Il Sulcis per definizione va dal Capo Altano (Portoscuso) fino a Capo Teulada, comprendendo il Golfo di Palmas e l’Arcipelago del Sulcis con le Isole di San Pietro e Sant’Antioco.
Noi concentriamo la nostra attenzione su Capo Spartivento, che si trova nel Comune di Domus De Maria e rappresenta un Sito di Importanza Comunitario e Zona di Protezione Speciale per l’Avifauna. Questo riconoscimento è molto importante in questo specifico luogo in virtù del non trascurabile fatto di trovarsi accanto alla Base Militare di Capo Teulada, altamente invasiva dal punto di vista ecologico e impattante sulla Biodiversità di tutto il territorio confinante.
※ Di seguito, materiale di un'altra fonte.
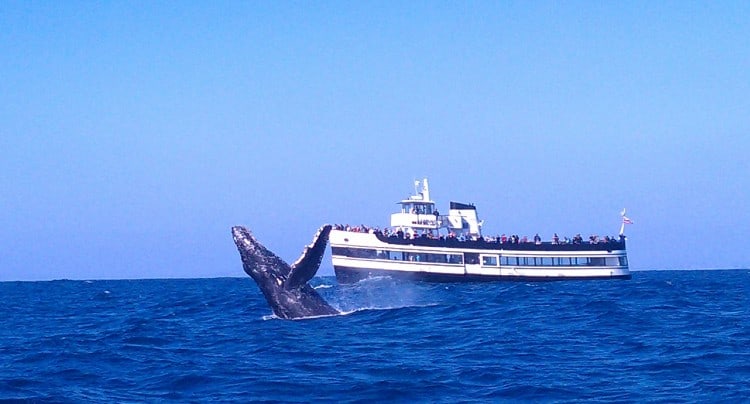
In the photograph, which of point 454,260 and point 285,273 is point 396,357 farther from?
point 454,260

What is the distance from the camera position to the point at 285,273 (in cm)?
1998

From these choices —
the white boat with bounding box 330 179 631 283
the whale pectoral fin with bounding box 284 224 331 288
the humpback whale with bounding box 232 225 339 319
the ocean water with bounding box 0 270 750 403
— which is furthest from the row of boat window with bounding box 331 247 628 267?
the whale pectoral fin with bounding box 284 224 331 288

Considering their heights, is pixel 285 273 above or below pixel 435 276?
above

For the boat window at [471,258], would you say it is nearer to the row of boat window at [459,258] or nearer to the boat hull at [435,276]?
the row of boat window at [459,258]

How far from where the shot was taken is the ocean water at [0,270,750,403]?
12266 mm

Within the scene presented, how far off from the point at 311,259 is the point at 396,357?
3895 mm

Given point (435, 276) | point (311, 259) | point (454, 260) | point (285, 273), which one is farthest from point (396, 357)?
point (454, 260)

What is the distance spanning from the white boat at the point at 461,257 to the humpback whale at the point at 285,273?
103ft

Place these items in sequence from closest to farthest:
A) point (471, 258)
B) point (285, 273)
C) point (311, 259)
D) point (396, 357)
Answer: point (396, 357), point (311, 259), point (285, 273), point (471, 258)

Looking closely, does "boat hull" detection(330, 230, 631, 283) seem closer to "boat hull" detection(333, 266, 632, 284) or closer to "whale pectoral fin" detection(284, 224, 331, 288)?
"boat hull" detection(333, 266, 632, 284)

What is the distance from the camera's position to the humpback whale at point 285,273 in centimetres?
1848

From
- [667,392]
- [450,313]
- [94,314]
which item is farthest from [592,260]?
[667,392]

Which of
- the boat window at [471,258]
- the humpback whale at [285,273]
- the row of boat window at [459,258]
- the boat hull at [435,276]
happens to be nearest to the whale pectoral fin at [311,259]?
the humpback whale at [285,273]

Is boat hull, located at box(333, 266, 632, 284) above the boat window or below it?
below
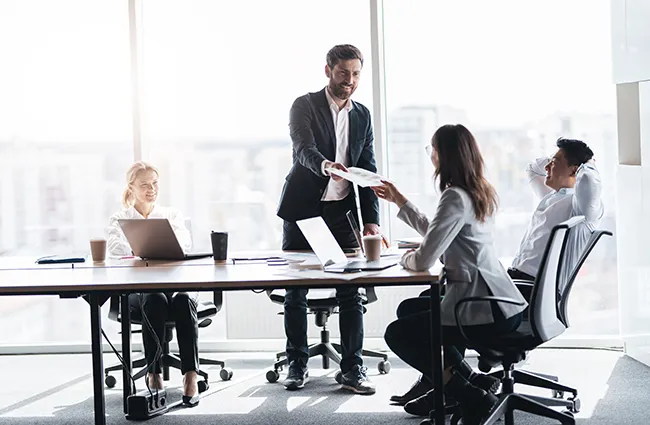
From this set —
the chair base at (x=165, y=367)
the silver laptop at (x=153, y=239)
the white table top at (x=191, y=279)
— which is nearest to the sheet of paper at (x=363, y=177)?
the white table top at (x=191, y=279)

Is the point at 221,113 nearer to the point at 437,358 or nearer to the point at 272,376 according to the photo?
the point at 272,376

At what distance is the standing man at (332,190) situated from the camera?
176 inches

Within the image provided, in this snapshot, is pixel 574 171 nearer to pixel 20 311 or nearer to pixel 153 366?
pixel 153 366

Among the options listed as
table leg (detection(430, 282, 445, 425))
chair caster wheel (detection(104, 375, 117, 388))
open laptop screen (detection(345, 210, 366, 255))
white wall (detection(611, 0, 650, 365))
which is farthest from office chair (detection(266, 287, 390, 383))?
white wall (detection(611, 0, 650, 365))

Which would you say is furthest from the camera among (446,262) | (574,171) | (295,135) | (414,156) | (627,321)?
Answer: (414,156)

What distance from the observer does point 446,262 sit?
356cm

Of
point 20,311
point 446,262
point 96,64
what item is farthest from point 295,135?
point 20,311

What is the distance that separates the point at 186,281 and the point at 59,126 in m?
2.73

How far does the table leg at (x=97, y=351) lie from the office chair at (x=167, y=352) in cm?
83

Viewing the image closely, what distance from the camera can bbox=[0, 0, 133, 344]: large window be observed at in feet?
18.8

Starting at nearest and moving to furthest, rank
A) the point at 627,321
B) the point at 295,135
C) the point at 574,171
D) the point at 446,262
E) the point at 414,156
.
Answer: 1. the point at 446,262
2. the point at 574,171
3. the point at 295,135
4. the point at 627,321
5. the point at 414,156

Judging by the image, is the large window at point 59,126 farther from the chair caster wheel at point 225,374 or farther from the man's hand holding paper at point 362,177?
the man's hand holding paper at point 362,177

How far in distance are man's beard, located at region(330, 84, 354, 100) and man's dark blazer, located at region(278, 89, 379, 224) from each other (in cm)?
9

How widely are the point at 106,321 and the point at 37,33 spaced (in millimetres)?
1854
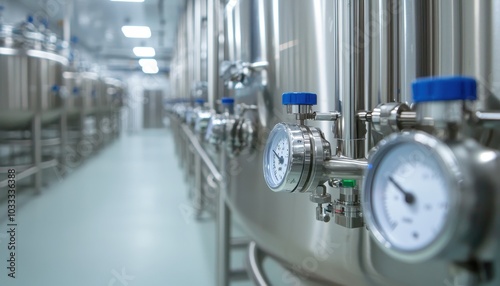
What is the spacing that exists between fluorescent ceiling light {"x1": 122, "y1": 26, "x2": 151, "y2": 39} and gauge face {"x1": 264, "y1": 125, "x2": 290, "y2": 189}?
15.4 ft

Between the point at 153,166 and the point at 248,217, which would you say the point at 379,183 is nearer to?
the point at 248,217

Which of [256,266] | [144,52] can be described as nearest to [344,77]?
[256,266]

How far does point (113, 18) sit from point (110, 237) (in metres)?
3.49

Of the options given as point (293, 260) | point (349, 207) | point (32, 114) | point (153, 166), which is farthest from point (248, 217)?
point (153, 166)

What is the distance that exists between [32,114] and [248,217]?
2381 mm

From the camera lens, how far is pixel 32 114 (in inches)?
102

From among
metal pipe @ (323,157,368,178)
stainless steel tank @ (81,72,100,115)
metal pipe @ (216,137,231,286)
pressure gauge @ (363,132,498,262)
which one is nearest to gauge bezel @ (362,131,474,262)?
pressure gauge @ (363,132,498,262)

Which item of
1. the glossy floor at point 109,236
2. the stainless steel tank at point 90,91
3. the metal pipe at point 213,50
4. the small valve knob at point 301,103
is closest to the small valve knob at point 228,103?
the metal pipe at point 213,50

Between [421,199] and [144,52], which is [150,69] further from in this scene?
[421,199]

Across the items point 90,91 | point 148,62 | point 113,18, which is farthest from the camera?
point 148,62

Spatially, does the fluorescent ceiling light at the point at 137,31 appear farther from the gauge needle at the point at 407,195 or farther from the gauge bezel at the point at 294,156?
the gauge needle at the point at 407,195

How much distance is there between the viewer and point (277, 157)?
22.0 inches

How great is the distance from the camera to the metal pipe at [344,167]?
438 mm

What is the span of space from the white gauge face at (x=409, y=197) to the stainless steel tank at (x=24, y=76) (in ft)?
8.93
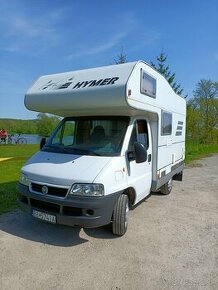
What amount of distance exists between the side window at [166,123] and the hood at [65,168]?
246 cm

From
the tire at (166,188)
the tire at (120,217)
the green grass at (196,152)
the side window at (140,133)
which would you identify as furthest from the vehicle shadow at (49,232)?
the green grass at (196,152)

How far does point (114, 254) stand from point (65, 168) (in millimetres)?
1547

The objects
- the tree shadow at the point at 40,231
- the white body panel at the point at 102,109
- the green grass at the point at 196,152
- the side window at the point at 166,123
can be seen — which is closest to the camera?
the white body panel at the point at 102,109

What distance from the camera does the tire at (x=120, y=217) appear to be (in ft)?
17.0

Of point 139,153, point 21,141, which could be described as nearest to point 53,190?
point 139,153

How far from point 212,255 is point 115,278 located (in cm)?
172

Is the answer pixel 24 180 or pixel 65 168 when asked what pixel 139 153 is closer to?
pixel 65 168

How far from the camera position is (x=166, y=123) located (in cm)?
757

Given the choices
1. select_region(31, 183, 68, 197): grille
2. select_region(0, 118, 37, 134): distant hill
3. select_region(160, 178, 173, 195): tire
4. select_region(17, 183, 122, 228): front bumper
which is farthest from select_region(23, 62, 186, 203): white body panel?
select_region(0, 118, 37, 134): distant hill

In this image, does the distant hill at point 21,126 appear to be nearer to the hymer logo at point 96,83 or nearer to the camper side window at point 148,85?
the camper side window at point 148,85

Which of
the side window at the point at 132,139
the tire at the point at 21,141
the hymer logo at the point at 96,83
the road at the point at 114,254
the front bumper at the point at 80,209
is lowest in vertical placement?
the road at the point at 114,254

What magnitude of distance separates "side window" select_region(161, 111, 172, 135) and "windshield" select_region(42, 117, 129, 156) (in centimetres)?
167

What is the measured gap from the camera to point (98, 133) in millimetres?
5824

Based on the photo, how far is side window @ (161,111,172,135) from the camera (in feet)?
23.6
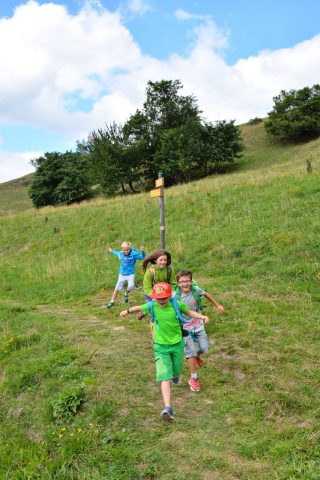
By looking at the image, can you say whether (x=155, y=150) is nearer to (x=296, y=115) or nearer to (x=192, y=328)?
(x=296, y=115)

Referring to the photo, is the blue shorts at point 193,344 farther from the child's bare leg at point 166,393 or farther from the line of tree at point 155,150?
the line of tree at point 155,150

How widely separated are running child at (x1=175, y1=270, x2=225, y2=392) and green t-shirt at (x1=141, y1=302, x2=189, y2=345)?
43 cm

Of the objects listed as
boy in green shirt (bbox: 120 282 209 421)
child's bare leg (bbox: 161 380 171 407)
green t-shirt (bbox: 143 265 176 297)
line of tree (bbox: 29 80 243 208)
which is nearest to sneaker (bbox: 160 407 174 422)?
child's bare leg (bbox: 161 380 171 407)

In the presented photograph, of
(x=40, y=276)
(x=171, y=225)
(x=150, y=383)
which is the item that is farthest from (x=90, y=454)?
(x=171, y=225)

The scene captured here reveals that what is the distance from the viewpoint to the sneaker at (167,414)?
430 centimetres

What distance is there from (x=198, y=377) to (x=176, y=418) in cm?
107

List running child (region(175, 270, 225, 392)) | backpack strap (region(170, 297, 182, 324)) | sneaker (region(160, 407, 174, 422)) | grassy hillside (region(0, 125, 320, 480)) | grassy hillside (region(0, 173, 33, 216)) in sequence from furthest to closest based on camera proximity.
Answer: grassy hillside (region(0, 173, 33, 216)), running child (region(175, 270, 225, 392)), backpack strap (region(170, 297, 182, 324)), sneaker (region(160, 407, 174, 422)), grassy hillside (region(0, 125, 320, 480))

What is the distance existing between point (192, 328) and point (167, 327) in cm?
72

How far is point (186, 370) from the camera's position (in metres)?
5.71

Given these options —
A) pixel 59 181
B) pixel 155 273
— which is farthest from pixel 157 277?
pixel 59 181

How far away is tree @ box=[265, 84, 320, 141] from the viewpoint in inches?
1635

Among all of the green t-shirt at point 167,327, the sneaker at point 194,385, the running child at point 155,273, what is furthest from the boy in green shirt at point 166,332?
the running child at point 155,273

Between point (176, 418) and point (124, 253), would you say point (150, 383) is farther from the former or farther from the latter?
point (124, 253)

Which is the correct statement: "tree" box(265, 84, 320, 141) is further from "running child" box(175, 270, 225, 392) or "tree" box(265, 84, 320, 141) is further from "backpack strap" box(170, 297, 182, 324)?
"backpack strap" box(170, 297, 182, 324)
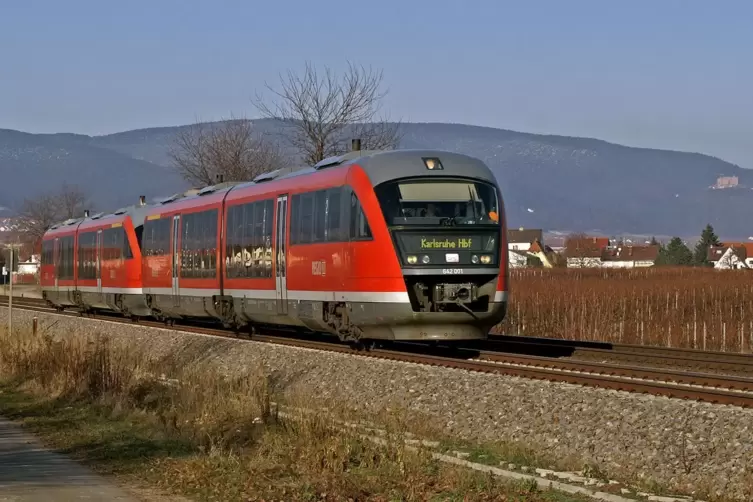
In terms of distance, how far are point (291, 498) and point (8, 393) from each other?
11867 millimetres

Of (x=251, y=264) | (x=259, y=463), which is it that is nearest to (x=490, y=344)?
(x=251, y=264)

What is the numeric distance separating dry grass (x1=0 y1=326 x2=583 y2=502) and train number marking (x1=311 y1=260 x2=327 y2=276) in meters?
3.36

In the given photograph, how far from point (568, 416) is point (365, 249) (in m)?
6.71

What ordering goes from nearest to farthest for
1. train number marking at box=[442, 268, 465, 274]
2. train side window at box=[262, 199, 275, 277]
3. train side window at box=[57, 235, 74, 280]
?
train number marking at box=[442, 268, 465, 274]
train side window at box=[262, 199, 275, 277]
train side window at box=[57, 235, 74, 280]

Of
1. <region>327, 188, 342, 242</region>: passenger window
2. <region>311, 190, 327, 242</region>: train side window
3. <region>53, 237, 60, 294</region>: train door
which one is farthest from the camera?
<region>53, 237, 60, 294</region>: train door

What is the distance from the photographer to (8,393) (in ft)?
68.2

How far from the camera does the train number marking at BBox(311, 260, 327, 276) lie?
72.7ft

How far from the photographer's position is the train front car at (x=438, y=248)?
1988cm

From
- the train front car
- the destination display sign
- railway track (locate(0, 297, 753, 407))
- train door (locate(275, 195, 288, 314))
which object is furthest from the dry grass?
the destination display sign

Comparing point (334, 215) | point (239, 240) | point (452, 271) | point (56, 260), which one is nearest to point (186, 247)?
point (239, 240)

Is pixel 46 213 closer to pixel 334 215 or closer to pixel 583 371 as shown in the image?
pixel 334 215

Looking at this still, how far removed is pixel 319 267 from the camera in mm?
22406

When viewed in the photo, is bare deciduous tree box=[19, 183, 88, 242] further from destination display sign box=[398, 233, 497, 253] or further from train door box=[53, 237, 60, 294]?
destination display sign box=[398, 233, 497, 253]

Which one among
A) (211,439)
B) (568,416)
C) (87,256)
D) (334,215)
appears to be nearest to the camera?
(211,439)
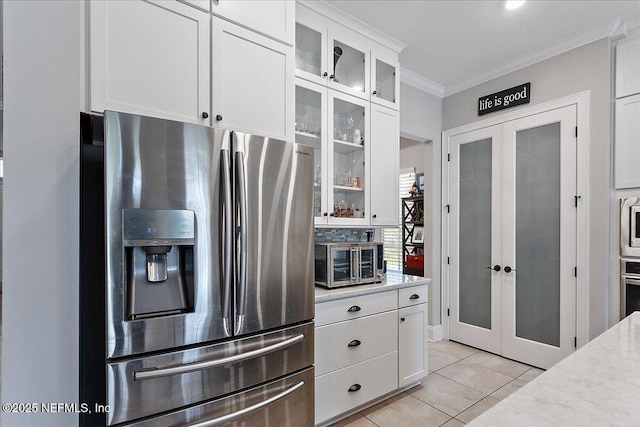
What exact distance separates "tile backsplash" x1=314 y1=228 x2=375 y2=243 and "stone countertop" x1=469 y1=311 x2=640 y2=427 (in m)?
1.85

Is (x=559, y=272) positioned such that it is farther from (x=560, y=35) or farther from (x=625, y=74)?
(x=560, y=35)

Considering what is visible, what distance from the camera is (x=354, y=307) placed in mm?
2236

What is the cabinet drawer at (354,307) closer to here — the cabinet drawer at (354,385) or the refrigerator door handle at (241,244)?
the cabinet drawer at (354,385)

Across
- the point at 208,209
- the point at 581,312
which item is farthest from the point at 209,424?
the point at 581,312

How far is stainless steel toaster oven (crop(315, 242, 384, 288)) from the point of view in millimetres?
2344

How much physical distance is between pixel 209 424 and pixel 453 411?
6.04ft

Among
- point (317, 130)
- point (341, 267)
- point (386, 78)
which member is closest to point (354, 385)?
point (341, 267)

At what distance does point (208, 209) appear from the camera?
1.40 m

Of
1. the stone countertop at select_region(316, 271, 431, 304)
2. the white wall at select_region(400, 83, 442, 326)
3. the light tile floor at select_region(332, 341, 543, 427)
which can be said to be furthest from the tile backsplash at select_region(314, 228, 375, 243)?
the light tile floor at select_region(332, 341, 543, 427)

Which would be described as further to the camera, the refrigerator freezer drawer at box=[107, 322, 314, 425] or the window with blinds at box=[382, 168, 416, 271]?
the window with blinds at box=[382, 168, 416, 271]

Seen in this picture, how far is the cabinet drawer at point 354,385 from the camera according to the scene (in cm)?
207

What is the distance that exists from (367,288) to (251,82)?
1.56m

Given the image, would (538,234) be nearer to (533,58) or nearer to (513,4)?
(533,58)

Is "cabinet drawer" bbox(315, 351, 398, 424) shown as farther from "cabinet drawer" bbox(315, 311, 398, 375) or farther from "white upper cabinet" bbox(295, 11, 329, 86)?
"white upper cabinet" bbox(295, 11, 329, 86)
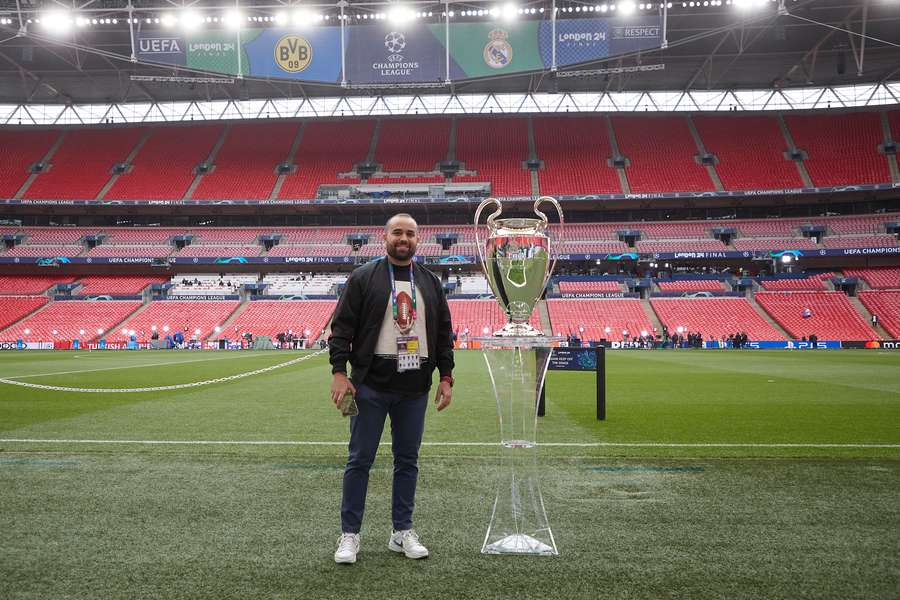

Il Faro di Capo Spartivento segna convenzionalmente il confine orientale del Golfo di Teulada e quello occidentale del Golfo di Cagliari: è uno dei più antichi della Sardegna (1866), funzionante fino a qualche decennio fa, attualmente dismesso e trasformato in una Struttura Alberghiera di Lusso.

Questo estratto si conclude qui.